#### Required work
Repeat the lines exactly as they appear, from the line with "Which of the computer" through the end of the records.

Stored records
= = =

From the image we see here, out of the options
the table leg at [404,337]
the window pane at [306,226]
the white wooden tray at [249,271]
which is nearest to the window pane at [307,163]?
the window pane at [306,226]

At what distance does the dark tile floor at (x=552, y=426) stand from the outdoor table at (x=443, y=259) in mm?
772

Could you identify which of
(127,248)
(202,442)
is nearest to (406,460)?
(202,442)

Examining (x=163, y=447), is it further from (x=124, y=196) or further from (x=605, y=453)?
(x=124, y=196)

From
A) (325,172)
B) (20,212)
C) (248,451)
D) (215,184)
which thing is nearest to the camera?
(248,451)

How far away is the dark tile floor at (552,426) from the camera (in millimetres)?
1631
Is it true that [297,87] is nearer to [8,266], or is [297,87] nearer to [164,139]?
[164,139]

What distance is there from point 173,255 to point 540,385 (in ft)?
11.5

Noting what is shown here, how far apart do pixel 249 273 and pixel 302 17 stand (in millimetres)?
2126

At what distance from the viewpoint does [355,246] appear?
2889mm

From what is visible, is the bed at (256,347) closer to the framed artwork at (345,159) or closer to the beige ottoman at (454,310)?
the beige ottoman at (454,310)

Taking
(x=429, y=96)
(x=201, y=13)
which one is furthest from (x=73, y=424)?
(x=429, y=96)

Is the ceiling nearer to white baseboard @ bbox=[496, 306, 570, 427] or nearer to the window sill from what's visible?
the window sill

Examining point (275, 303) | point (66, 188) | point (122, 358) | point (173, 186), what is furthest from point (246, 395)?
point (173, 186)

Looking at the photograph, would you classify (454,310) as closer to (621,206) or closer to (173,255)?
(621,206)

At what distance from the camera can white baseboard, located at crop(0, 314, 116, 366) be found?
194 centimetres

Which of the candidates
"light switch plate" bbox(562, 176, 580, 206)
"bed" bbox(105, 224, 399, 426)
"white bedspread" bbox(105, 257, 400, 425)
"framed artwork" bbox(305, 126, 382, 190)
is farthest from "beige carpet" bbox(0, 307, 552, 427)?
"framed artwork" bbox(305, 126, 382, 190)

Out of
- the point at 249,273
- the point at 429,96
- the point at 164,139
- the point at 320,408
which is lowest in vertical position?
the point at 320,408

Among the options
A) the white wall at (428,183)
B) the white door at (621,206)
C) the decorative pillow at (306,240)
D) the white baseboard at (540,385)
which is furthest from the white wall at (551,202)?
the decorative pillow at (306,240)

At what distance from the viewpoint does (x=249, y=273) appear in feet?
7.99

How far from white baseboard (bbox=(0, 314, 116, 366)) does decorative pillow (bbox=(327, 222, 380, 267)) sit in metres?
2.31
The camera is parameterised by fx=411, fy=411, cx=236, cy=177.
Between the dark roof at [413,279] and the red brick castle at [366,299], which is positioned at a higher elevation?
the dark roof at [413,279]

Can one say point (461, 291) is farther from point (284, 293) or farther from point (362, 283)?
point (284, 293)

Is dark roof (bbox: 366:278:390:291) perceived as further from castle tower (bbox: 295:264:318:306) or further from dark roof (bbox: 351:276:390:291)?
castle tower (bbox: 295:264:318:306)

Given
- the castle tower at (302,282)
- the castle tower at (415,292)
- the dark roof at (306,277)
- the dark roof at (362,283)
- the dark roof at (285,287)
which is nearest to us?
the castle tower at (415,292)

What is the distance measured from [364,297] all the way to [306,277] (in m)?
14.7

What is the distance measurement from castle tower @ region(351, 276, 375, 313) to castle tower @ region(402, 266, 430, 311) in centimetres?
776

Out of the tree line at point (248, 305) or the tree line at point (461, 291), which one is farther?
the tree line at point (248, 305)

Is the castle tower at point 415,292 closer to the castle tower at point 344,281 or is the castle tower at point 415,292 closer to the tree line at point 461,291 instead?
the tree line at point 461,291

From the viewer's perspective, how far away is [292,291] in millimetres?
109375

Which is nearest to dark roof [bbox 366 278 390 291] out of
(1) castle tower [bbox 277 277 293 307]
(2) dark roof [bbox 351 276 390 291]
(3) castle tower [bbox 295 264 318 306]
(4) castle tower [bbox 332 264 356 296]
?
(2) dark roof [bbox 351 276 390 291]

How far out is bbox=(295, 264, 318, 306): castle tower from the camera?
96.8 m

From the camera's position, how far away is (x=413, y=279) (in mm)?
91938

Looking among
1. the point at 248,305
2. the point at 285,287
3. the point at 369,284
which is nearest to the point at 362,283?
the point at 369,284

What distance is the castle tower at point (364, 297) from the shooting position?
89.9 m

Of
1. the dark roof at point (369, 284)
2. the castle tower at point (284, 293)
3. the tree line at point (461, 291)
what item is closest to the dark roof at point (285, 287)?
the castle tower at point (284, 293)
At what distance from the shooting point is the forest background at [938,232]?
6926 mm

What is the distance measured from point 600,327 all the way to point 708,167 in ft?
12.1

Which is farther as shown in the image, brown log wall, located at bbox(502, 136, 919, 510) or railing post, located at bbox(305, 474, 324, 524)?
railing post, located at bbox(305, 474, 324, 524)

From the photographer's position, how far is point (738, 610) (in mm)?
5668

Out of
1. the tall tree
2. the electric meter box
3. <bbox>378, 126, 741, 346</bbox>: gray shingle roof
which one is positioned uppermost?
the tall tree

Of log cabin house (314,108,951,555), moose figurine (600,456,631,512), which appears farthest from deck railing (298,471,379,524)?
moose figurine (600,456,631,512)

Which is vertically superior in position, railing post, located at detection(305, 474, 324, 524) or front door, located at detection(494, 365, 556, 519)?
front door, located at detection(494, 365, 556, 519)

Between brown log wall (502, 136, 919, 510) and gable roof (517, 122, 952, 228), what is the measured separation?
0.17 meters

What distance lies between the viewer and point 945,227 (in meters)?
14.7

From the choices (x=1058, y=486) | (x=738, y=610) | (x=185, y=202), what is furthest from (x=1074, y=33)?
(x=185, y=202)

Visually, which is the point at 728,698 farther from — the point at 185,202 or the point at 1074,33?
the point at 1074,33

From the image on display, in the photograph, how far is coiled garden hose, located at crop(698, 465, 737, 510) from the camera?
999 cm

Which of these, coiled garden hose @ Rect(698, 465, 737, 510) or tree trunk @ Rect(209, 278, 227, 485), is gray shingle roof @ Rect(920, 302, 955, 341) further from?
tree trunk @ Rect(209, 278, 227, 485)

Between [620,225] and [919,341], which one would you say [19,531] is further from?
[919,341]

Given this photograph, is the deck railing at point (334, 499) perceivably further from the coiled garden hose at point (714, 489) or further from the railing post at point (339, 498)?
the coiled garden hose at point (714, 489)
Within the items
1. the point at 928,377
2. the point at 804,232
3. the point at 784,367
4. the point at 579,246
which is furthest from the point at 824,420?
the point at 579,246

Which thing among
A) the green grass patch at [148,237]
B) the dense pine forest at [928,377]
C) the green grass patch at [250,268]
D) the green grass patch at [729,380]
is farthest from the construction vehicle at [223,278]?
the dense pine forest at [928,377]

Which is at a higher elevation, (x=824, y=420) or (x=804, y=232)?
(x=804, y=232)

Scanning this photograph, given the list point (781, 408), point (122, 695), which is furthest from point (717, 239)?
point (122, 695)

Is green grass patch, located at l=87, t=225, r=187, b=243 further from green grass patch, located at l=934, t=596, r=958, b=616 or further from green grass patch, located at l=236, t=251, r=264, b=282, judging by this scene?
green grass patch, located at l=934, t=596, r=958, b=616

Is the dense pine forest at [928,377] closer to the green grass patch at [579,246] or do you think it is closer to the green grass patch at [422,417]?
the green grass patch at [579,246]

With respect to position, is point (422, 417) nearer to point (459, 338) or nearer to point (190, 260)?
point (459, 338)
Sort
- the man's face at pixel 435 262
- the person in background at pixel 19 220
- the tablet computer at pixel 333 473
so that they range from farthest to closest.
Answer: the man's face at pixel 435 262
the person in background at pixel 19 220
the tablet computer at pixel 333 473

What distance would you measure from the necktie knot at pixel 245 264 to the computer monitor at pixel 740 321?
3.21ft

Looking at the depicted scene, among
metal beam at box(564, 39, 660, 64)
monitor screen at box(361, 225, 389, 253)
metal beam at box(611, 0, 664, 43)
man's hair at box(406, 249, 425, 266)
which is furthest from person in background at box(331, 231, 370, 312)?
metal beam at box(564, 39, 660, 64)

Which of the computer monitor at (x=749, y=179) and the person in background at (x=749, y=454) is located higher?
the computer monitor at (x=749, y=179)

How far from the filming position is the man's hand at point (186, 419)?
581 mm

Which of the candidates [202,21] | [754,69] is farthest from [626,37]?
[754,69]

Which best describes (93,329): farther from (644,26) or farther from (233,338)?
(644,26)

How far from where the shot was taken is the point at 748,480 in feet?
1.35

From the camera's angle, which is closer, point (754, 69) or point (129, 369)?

= = =

#### Expected answer
Which of the computer monitor at (x=749, y=179) and the person in background at (x=749, y=454) is located higher?
the computer monitor at (x=749, y=179)

How far from the filming position is the man's hand at point (186, 419)?
581 mm

Which of the candidates [202,21] | [754,69] is farthest from [626,37]?
[754,69]

Which best describes (93,329): farther from (644,26) or farther from (233,338)?
(644,26)

How far from where the shot was taken is the point at 748,480 in feet?
1.35

From the camera's angle, which is closer, point (754, 69) or point (129, 369)?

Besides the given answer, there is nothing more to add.